Selected text =>
******

Other and OtherIndex Patterns⚓︎

Some elements (mostly captions) do resemble section titles. They might have a less strict introduction (no words such as "Chapter") but have a similar body structure (eg : "Table 1.2.3 : Some Text").

# regular expression for Other and OtherIndex objects
^
    {{intro}}
    \s*
    {{body}}

Usage in pdfstruct⚓︎

We check if the Line is an OtherIndex with the is_potential_other_aux() and is_potential_other_index()methods. We then check if the element appears later in the document with the check_with_other_index() method.

Source code in line.Line.is_potential_other_index

    def is_potential_other_index(self, constraints=None):
    """checks whether a line is an OtherIndex"""
    # we skip if the Line has already been attributed a marker.
    if self.kind:
    return
    # first filter
    m = self.is_potential_other_aux()
    # second filter : there should at least be a page number.
    if m and m.group("page"):
    self.kind = OtherIndex(m)

Source code in line.Line.is_potential_other_aux

def is_potential_other_aux(self, content=None):
        """Filters the regexp with conditions before returning it to is_potential_other_index(), otherwise returns None. 

        Returns:
            regex.Match : an match object.
           """

        if not content:
            content = self.content
        # logger.debug(f"Page {self.page} test section on {content}")
        # matching the line with the regexp (+ handling TimeOut exceptions )
        try:
            m = OTHER_RE.match(content, timeout=1)
        except Exception:
            logger.exception("regexp timeout")
            m = None
        # checking if the match has enough valid groups to either be a caption.
        # It should not have roman numbers in the intro and have a page number and dots
        if (
            m
            and not re.match(r"^[IVXLC]+\.?$", m.group("intro"))
            and m.group("page")
            and m.group("dot")
            # exclude some frequent words in titles that could be confused with numbering
            and m.group("numbering").lower() not in {"du", "de", "le", "la", "et", "on", "il", "se", "ne", "un", "n.d."}
        ):
            logger.debug(f"Page {self.page} potential other index {content}")
            return m
        else:
            return None

Source code in line.Line.check_with_other_index

     def check_with_other_index(self, index=None):
        """checks whether a Line is a caption by comparing it to a normalized TOC entry."""
        content = self.content
        # logger.debug(f"Page {self.page} test section on {content}")
        m = OTHER_RE.match(content)

******

[Items from a collection]
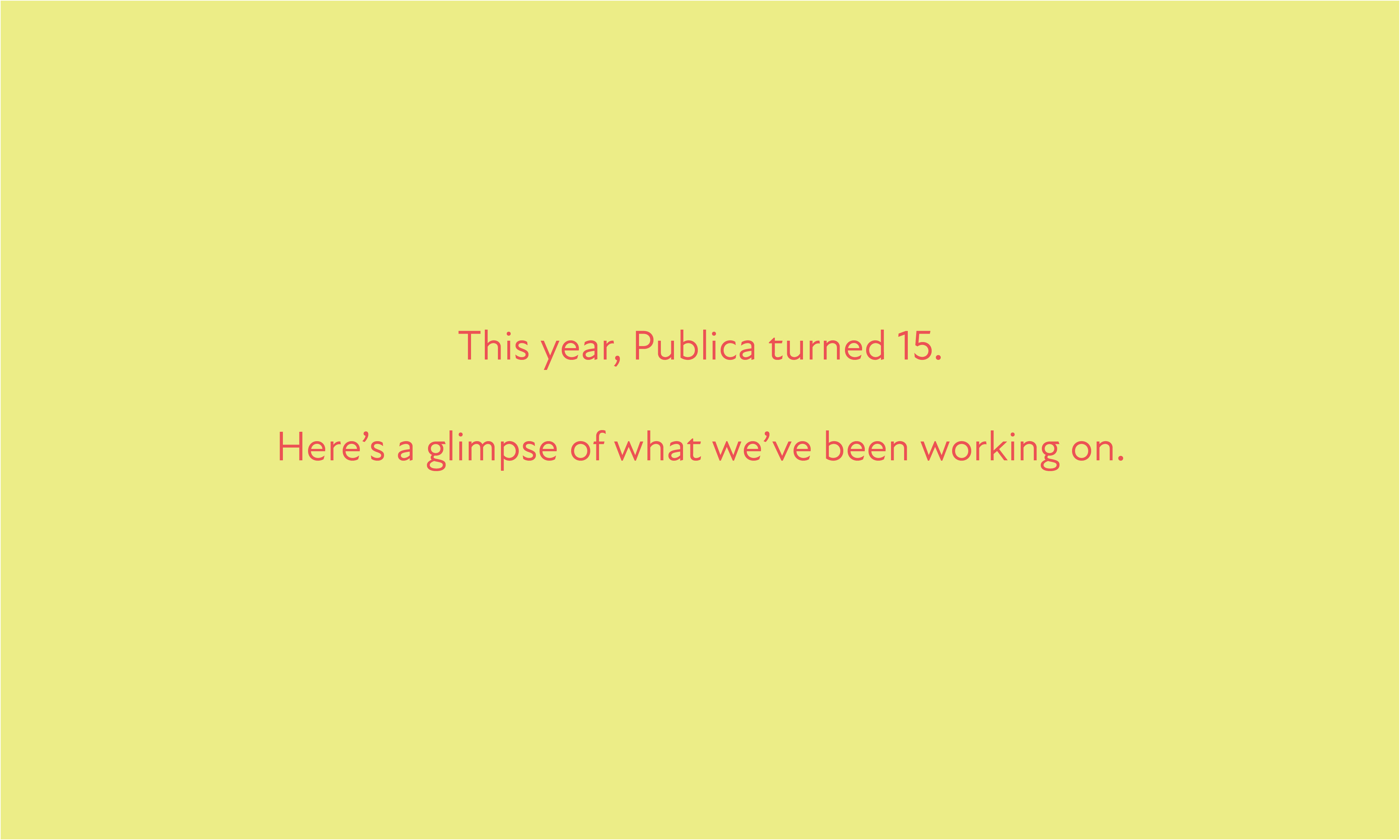 This year, Publica turned 15.

Here’s a glimpse of what we’ve been working on.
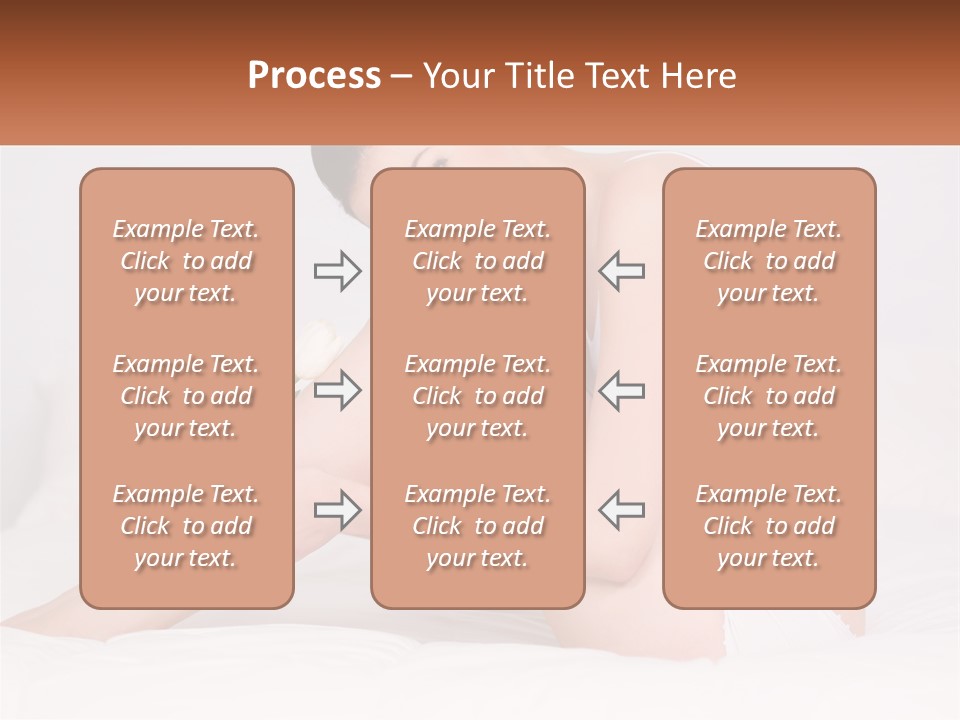 Process – Your Title Text Here

Example Text. Click to add your text.

Example Text. Click to add your text.

Example Text. Click to add your text.

Example Text. Click to add your text.

Example Text. Click to add your text.

Example Text. Click to add your text.

Example Text. Click to add your text.

Example Text. Click to add your text.

Example Text. Click to add your text.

******

Required action 1 => In the text on Other and OtherIndex patterns, what kind of element most often resembles a section title?
Required action 2 => Return, word for word, the part of the Other and OtherIndex patterns text that opens with the words containing "We check if" and closes with "the check_with_other_index() method.".

Worked solution 1 => Captions.

Worked solution 2 =>
We check if the Line is an OtherIndex with the is_potential_other_aux() and is_potential_other_index()methods. We then check if the element appears later in the document with the check_with_other_index() method.